Las tareas:
#1 Según el texto sobre Francisco Martínez, ¿cuántos habitantes tiene Panguipulli?
#2 Cita literalmente el pasaje del texto sobre Francisco Martínez que va desde "Se sabe que" hasta "fuego o parecida.".

----- Texto dado

Se sabe que Francisco Martínez se negó a someterse dicho control, entre otras cosas porque carecía de una cédula de identidad o de papeles similares que atestiguaran que él era quien se suponía que era. El procedimiento exigía, en consecuencia (¿en consecuencia…?), detenerlo. Es lo que la patrulla intentó (o lo que algunos de la patrulla intentaron), pero Martínez se defendió y todo indica que con lo único que tenía a la mano, con los medios de su arte: unos cuchillos largos, es casi seguro que carentes de filo, y que eran los que él hacía volar en el curso de sus exhibiciones (si en esa ocasión, frente a los carabineros, también los hizo volar, no me consta pero apostaría a que así fue). El hecho es que no tenía otra cosa en sus manos. Ni un cuchillo “real” ni menos aún un arma de fuego o parecida.
Resultó que uno de los policías, un sargento llamado Juan González Iturriaga pero cuyo nombre se mantiene oficialmente en secreto hasta el momento en que escribo, se molestó al ver los cuchillos en el aire y le disparó a Martínez primero a sus piernas y después al tórax. Cinco balazos en total, el último de los cuales lo mató. Hecho el despropósito, los policías se subieron en su radiopatrullas y abandonaron el lugar.
No voy a entrar en lo que sigue en la discusión acerca de la aplicabilidad o la inaplicabilidad del principio de “legítima defensa” por parte del carabinero en cuestión. Dejémosles eso a los abogados defensores y acusadores respectivamente. Mi impresión, y por eso estoy escribiendo este artículo, es otra. Francisco Martínez era, evidentemente, un marginal. Uno que no quería vivir de acuerdo con las reglas impuestas por el orden chileno instituido. Por eso, no tenía ni casa, ni ropa apropiada, ni trabajo rentable, ni familia, ni mujer, ni hijos. Comía cómo, dónde y lo que podía. Dormía cómo, donde y en lo que podía (el alcalde de Panguipulli ha dicho que la Municipalidad lo acogió y alimentó varias veces). Tampoco excluyo yo la posibilidad de que los policías lo conocieran de antemano. Panguipulli es un poblacho de treinta mil habitantes, en el que todos conocen a todos. Martínez trabajaba siempre ahí, en la esquina del único semáforo que funciona en la ciudad, y es sencillamente imposible que los carabineros no lo hubieran visto en acción más de una vez. No sólo eso. Una investigación de CIPER Chile insiste en que Martínez “participó en el estallido social de 2019”, en que solía dirigir el tránsito en la esquina de las calle Etchegaray con Ramón Freire, cuyo semáforo “no funciona”, y en que había sido previamente “hostigado por carabineros durante las noches, y que alguna vez lo habían golpeado”*. En este sentido, las declaraciones de Juan Francisco Galli, el subsecretario del Interior, según las cuales carabineros “no anda provocando a las personas para que los agredan” sino que “reaccionan a una situación que se da frente a un procedimiento policial”**, carecen de la más mínima sustancia. Por lo tanto, yo no excluyo el que haya habido ya un diagnóstico peyorativo preexistente respecto de Francisco Martínez, un diagnóstico en el que se lo descalificaba como un marginal y prefigurando de ese modo el crimen del 5 de febrero. Si así fuera, ese hecho luctuoso estaría también, indisolublemente, ligado a la lista de los indeseables que muy probablemente se guarda en alguno de los cajones de la comisaría local.

----------
----- Ítems proporcionados

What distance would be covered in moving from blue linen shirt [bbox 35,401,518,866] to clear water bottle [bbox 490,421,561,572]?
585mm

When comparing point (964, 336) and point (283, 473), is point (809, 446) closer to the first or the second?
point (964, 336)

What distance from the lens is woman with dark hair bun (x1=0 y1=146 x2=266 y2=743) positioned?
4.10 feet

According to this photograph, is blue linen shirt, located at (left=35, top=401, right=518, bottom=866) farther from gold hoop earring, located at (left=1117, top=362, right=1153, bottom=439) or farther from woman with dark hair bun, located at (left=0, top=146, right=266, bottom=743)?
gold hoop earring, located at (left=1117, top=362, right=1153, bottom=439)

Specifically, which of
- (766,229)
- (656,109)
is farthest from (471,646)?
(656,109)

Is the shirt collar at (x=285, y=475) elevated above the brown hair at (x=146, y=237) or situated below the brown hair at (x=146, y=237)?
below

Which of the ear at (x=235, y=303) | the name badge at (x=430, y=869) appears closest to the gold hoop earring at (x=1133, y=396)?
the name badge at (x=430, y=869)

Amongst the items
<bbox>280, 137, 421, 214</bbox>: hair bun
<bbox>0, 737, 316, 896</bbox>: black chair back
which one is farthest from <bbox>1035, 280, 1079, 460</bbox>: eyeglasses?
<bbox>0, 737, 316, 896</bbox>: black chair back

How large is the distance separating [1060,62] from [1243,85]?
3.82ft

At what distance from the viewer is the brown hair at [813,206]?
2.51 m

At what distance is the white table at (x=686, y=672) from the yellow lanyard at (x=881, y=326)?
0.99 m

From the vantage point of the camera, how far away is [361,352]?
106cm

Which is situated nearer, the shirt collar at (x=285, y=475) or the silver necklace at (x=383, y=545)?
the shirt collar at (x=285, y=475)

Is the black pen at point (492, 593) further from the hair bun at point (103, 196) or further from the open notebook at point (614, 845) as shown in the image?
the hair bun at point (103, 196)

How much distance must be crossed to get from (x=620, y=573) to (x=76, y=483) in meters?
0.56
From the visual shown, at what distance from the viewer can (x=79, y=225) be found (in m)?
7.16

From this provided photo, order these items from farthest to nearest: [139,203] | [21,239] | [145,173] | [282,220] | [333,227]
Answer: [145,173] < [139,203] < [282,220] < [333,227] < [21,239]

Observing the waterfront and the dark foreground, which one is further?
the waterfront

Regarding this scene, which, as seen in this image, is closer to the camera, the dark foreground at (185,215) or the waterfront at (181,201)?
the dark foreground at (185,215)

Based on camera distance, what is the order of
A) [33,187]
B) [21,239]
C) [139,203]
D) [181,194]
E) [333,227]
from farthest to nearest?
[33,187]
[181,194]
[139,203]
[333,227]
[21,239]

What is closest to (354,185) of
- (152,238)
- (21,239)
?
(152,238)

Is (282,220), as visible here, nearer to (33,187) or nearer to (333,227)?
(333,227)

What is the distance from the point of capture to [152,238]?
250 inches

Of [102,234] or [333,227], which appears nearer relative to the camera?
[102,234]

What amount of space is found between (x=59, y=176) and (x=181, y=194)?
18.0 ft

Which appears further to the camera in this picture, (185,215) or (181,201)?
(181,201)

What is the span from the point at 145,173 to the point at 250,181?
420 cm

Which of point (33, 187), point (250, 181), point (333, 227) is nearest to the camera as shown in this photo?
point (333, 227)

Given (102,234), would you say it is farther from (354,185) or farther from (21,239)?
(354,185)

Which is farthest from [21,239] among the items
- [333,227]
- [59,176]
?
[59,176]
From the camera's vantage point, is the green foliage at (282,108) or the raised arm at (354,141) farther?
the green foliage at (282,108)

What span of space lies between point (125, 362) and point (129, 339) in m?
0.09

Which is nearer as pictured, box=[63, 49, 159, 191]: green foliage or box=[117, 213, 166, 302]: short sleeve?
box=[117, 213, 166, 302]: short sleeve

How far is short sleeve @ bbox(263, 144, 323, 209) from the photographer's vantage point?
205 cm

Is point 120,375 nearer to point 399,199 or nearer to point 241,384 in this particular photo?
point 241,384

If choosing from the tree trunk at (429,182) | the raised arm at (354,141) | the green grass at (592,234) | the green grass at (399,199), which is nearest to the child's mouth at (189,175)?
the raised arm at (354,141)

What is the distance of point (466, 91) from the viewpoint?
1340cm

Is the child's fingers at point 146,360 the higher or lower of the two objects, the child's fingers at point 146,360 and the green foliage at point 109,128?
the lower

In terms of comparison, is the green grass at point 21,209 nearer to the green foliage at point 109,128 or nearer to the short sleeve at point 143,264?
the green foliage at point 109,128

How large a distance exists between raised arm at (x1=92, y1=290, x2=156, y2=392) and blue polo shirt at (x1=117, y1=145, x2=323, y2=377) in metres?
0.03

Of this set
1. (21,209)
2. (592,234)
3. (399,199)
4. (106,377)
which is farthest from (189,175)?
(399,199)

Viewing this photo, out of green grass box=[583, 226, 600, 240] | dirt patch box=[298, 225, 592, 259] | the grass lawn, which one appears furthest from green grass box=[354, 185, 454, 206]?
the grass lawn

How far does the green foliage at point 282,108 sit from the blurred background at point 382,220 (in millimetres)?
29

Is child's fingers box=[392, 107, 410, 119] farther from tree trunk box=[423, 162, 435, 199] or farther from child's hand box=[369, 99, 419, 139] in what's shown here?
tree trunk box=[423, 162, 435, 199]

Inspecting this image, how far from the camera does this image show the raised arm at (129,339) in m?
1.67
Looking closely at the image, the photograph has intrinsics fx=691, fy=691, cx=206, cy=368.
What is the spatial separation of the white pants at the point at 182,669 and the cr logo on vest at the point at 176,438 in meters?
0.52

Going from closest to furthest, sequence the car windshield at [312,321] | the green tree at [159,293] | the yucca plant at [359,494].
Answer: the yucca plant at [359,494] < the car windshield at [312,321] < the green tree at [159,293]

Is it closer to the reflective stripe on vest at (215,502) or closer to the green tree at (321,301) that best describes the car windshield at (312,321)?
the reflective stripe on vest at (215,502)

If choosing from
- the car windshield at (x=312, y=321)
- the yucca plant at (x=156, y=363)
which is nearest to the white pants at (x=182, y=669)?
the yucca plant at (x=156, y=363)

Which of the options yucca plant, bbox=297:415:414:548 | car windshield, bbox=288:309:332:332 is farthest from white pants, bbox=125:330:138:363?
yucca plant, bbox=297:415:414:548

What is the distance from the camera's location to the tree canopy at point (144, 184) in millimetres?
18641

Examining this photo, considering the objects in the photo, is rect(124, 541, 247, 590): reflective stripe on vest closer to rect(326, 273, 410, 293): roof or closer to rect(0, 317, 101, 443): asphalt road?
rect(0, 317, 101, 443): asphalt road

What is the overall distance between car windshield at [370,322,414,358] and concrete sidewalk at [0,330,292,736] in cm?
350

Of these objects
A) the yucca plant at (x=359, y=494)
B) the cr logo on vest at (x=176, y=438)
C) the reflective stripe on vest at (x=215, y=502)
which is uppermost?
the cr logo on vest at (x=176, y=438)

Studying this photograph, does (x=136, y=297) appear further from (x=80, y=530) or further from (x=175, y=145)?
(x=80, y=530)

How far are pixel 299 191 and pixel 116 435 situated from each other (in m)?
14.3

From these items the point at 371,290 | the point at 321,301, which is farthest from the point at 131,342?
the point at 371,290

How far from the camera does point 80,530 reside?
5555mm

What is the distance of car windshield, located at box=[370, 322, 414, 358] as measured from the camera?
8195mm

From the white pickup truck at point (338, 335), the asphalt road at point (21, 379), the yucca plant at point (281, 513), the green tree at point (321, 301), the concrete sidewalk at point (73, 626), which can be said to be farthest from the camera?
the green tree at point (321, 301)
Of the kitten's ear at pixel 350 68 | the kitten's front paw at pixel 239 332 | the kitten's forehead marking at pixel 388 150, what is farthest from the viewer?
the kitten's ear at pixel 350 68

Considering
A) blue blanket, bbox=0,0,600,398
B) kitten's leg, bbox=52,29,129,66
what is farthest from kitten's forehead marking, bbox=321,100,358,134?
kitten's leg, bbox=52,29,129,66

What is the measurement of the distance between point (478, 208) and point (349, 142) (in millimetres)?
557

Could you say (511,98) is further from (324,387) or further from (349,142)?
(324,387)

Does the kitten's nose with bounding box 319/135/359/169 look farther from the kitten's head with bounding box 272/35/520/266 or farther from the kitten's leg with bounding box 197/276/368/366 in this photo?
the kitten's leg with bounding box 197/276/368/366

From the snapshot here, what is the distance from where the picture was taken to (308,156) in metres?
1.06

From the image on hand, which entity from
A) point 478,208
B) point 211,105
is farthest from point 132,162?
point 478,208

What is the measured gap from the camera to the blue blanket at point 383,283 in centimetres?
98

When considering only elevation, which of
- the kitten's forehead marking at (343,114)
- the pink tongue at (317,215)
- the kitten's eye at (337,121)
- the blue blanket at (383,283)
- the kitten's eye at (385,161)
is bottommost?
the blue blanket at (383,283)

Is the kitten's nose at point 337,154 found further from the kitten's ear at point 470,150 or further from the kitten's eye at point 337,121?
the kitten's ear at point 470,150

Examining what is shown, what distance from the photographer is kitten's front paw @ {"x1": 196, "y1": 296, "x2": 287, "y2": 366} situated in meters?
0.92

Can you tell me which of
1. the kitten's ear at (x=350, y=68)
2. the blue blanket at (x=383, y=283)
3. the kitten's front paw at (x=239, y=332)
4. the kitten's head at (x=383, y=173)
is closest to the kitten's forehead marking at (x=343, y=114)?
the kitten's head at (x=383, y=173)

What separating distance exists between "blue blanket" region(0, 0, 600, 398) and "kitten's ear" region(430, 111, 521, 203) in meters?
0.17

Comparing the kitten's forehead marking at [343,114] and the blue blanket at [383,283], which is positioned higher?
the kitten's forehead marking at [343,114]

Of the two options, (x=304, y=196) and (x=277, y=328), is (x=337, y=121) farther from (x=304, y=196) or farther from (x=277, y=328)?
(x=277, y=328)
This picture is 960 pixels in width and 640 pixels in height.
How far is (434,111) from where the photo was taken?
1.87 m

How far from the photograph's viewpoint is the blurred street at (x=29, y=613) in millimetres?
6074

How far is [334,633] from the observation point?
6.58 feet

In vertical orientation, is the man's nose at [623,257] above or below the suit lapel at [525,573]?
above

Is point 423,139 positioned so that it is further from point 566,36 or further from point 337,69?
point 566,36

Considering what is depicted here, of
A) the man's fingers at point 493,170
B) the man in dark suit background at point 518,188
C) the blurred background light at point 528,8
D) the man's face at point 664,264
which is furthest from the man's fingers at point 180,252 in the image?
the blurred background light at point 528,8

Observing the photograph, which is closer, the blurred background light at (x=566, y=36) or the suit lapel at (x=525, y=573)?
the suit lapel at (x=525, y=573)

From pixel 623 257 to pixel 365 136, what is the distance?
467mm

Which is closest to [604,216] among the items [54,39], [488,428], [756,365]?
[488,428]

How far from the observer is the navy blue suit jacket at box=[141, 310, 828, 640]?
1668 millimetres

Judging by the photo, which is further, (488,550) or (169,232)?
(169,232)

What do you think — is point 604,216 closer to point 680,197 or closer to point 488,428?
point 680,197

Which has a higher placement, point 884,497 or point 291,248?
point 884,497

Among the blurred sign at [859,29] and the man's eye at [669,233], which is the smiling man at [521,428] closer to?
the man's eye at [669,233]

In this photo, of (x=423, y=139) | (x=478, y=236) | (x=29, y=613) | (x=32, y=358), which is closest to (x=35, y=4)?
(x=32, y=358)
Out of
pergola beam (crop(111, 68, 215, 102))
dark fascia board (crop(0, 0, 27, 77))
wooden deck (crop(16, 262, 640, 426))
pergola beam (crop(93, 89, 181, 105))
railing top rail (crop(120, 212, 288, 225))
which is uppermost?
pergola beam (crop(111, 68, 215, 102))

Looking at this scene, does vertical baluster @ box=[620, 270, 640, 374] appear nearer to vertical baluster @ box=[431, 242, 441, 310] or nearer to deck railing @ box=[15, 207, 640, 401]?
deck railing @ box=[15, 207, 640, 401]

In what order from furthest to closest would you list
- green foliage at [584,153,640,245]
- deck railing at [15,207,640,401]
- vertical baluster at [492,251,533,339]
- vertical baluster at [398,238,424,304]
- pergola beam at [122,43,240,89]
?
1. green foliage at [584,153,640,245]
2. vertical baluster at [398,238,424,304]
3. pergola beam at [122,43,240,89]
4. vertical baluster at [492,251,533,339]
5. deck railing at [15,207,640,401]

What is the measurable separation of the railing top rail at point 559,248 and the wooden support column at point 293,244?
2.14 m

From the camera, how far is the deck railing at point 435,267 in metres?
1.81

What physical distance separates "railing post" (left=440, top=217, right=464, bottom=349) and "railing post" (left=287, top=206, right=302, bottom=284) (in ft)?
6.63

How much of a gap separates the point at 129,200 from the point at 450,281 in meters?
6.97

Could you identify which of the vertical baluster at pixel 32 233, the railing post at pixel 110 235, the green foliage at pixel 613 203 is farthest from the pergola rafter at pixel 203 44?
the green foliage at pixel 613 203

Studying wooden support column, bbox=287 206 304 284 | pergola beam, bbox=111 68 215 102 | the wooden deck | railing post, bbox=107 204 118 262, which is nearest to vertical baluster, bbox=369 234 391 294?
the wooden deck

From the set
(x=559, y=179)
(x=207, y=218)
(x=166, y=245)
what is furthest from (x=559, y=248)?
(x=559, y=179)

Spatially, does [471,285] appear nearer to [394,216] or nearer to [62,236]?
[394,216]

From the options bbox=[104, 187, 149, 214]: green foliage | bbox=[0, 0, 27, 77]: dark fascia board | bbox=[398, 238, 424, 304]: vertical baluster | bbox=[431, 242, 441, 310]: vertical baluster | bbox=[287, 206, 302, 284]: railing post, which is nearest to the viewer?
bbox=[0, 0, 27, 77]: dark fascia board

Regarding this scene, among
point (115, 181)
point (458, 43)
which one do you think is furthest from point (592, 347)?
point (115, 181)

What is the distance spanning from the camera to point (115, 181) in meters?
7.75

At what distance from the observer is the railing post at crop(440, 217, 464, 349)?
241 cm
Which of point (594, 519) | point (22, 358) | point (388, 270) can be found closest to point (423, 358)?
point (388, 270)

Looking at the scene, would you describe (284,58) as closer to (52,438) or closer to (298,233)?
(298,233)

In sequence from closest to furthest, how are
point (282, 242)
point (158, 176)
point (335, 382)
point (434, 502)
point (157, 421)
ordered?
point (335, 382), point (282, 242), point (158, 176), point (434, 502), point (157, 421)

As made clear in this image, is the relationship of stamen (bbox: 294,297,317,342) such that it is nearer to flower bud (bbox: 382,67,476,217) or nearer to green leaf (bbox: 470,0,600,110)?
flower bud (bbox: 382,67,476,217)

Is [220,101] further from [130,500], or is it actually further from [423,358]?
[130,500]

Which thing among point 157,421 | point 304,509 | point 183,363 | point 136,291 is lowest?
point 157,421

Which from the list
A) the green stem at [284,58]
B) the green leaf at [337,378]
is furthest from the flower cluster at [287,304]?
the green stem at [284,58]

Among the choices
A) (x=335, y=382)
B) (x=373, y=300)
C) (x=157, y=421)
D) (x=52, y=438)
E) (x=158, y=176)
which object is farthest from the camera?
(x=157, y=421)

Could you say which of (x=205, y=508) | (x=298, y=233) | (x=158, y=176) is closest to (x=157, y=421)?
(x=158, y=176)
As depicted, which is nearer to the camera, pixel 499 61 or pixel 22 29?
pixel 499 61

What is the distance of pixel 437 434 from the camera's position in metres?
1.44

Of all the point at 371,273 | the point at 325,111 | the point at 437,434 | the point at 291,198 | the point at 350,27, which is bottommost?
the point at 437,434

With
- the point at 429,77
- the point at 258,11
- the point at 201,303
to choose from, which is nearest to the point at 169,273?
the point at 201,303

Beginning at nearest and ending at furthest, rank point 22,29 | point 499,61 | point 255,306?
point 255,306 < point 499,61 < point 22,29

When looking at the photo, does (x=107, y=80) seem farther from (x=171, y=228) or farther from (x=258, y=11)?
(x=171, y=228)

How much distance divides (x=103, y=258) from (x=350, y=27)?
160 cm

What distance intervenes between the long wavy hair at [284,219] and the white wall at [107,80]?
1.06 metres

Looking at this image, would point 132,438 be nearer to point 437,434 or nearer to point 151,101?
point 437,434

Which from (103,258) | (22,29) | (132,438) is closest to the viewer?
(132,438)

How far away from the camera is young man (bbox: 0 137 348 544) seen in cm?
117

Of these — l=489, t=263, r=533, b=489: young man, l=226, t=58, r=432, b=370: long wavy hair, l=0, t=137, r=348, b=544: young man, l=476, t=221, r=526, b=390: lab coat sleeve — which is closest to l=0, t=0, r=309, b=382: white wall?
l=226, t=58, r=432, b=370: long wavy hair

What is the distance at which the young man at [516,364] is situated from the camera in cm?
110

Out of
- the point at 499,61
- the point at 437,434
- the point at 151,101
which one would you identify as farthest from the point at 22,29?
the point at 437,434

----------

Resultados:
#1 Treinta mil habitantes.

#2
Se sabe que Francisco Martínez se negó a someterse dicho control, entre otras cosas porque carecía de una cédula de identidad o de papeles similares que atestiguaran que él era quien se suponía que era. El procedimiento exigía, en consecuencia (¿en consecuencia…?), detenerlo. Es lo que la patrulla intentó (o lo que algunos de la patrulla intentaron), pero Martínez se defendió y todo indica que con lo único que tenía a la mano, con los medios de su arte: unos cuchillos largos, es casi seguro que carentes de filo, y que eran los que él hacía volar en el curso de sus exhibiciones (si en esa ocasión, frente a los carabineros, también los hizo volar, no me consta pero apostaría a que así fue). El hecho es que no tenía otra cosa en sus manos. Ni un cuchillo “real” ni menos aún un arma de fuego o parecida.